Затмить Земфиру

Малюгин Александр

ГЛАВА ТРИДЦАТЬ ШЕСТАЯ

 

 

Леня заваривал чай, а я вдруг вспомнил о шрамике на правом запястье Мани. «Имя мне суицид», точно. Поскольку наша небесная история начиналась в холодный период и певунья свои любимые маечки не носила, шрамик я заметил только в Египте. Когда мы, после ритуала изгнания дьявола, запутались в одеялах и простынях...

– Что это? Неужели плоды несчастной любви? – Я не хотел иронизировать, но после бурного секса меня несло.

Маня, хихикнув и надкусив апельсиновую дольку, начала лепить сказочку о том, как в классе девятом к ней, только что крутнувшей на катке двойной аксель («Боже, – перебил я певунью, – ты еще и фигурным катанием занималась?»), подвалили двое парней. «Пять баллов! – закричали они. – Пять баллов!» «Почему пять?» – обиделась Маня. «Ах да, шесть, шесть!»

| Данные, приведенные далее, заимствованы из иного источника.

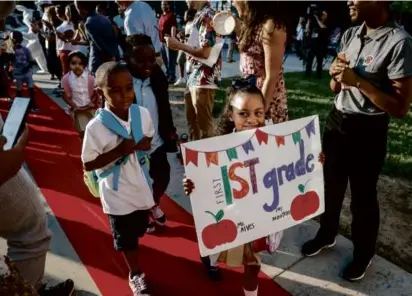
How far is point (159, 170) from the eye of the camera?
10.7 feet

Она стала дружить сразу с двумя. Не могла понять, в кого больше влюблена. Антон звал ее на вернисаж, Павел на дискотеку. Одному она назначала на семь вечера, другому на девять. Девушка разрывалась, а парни были великие спорщики. На спор они бились между собой с самого первого класса. Кто достанет со дна двухметровой ямы, залитой мазутной водой, мелкую монетку? Кто сумеет перебежать на красный свет центральную улицу? Сорвет парик с головы математички? Наконец, они поспорили на Маню.

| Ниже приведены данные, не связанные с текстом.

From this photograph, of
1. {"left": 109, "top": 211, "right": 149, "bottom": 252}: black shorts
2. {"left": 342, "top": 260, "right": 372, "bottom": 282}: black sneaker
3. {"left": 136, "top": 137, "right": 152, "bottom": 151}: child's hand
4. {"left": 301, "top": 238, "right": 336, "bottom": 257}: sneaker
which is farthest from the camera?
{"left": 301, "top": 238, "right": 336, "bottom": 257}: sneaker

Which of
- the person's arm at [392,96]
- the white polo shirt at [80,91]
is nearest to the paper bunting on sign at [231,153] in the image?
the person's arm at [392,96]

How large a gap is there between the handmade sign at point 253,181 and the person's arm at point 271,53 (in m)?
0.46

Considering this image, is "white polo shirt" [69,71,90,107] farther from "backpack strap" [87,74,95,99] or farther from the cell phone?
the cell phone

В два часа ночи на двух мопедах, ревя, как голодные младенцы, они двинулись навстречу друг другу с противоположных концов улицы. От страшного грохота зажглись окна близлежащих домов. Ни Антон, ни Павел – никто не свернул. Два разбитых всмятку трупа – таков итог трагического пари. Узнав об этом, Маня и пыталась покончить с собой...

Вздернутый утиный носик и закушенные губки, зашитые, заклеенные скотчем, чтоб не расхохотаться... Блин, а я уже почти поверил! Великий мистификатор Маня! Мимо нашего балкона (мы все еще лежали в постели) пролетел дельтаплан, едва не задев спутниковую антенну на крыше отеля. Это было последней каплей – мы завизжали от смеха...

Когда успокоились, певунья призналась: лопнул бокал в руке, осколком порезало. Обычная бытовая история. Зашивали. Заживало. Великий мистификатор Маня. Пока Бурлаков разливал чай по чашкам, у меня вдруг мелькнуло: а не мистификация ли вся эта история с гибелью Сергея, сына композитора Сноровского? И даже – пулей просвистело в голове – со смертью Димки-Зверя? Но обдумать всерьез я это не успел. Леня, добавив по обыкновению ледяную минералку в бергамот, продолжил историю восхождения Земфиры:

– Из-за Земфиры у меня произошел первый разлад с Ильей Лагутенко.

– Почему?

– Он был против всех этих заморочек.

– Это для меня новость.

– Так получилось, что я уже начал записывать альбом и только потом позвонил Илье и сказал об этом. Он ответил: «Ну, записывай, что теперь делать». Он считал, что нужно группу «Мумий Тролль» развивать, а не вкладывать деньги в певиц из Уфы. Тем более, мы влетели тогда с «Deadушками» и «Туманным стоном». Попали под каток кризиса девяносто восьмого. Все, что «Мумий Тролль» заработал, мы потеряли на этих группах.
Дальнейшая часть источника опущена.